Directions –
Locate the line containing "From the viewer's", then please write out that line and all the lines below it in the entries exactly.
--- Start of Source material ---
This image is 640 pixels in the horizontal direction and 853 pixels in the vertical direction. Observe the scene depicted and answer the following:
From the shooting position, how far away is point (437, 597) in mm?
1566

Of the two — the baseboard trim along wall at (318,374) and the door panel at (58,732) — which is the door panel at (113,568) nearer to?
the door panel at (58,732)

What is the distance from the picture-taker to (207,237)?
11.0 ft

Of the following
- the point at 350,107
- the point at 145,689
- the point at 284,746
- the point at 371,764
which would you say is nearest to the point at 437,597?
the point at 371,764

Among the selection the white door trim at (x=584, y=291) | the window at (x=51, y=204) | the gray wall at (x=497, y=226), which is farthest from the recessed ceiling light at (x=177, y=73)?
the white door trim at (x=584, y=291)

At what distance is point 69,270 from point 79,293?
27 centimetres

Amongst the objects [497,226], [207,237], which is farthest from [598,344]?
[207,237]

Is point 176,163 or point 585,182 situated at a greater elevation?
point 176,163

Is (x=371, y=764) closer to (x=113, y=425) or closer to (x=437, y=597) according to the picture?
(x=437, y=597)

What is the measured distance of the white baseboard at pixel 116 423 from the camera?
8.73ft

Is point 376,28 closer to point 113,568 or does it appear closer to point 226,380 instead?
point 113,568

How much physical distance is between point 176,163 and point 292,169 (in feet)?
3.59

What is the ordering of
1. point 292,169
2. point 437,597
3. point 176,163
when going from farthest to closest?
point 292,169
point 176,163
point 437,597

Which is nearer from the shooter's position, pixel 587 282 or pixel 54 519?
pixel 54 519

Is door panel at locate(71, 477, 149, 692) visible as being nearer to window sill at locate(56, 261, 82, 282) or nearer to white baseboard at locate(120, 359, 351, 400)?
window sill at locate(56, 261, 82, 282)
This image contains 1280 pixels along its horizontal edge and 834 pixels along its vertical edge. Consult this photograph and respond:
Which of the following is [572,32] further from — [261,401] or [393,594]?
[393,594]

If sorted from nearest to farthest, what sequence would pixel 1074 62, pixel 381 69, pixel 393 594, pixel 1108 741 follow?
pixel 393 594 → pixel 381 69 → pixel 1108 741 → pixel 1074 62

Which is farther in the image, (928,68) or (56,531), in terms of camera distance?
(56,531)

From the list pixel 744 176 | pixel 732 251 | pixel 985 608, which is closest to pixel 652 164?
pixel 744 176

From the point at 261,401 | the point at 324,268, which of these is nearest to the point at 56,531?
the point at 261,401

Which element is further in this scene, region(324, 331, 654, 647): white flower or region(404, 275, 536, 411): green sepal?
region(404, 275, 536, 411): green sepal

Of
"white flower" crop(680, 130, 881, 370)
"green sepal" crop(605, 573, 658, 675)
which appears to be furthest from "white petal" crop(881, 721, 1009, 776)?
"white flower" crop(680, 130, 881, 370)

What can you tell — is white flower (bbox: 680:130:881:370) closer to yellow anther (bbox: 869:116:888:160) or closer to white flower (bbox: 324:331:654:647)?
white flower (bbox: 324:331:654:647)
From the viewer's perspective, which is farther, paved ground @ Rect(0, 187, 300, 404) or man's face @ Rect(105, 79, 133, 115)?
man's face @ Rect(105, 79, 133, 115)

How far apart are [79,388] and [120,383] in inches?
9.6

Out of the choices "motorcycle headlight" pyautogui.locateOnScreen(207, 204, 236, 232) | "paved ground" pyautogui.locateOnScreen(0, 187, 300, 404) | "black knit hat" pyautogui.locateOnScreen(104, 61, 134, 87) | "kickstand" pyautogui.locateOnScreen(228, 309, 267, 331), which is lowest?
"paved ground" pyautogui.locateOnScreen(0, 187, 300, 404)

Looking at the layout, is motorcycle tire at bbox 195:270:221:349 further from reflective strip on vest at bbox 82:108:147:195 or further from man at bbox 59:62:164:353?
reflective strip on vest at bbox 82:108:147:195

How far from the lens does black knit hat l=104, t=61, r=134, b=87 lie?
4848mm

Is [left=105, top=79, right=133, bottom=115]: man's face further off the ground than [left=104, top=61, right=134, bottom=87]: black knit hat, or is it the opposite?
--- End of Source material ---
Result of the exercise –
From the viewer's perspective, which is farther, paved ground @ Rect(0, 187, 300, 404) or man's face @ Rect(105, 79, 133, 115)?
man's face @ Rect(105, 79, 133, 115)

How far apart are [79,388] and [120,383] in inches?
9.6

Out of the choices "motorcycle headlight" pyautogui.locateOnScreen(207, 204, 236, 232) | "paved ground" pyautogui.locateOnScreen(0, 187, 300, 404) | "black knit hat" pyautogui.locateOnScreen(104, 61, 134, 87) | "kickstand" pyautogui.locateOnScreen(228, 309, 267, 331), which is lowest?
"paved ground" pyautogui.locateOnScreen(0, 187, 300, 404)

Looking at the layout, is motorcycle tire at bbox 195:270:221:349 further from reflective strip on vest at bbox 82:108:147:195 or further from man at bbox 59:62:164:353?
reflective strip on vest at bbox 82:108:147:195

How far from the lens does black knit hat l=104, t=61, r=134, b=87 lie?
4848mm

Is [left=105, top=79, right=133, bottom=115]: man's face further off the ground than [left=104, top=61, right=134, bottom=87]: black knit hat, or is it the opposite?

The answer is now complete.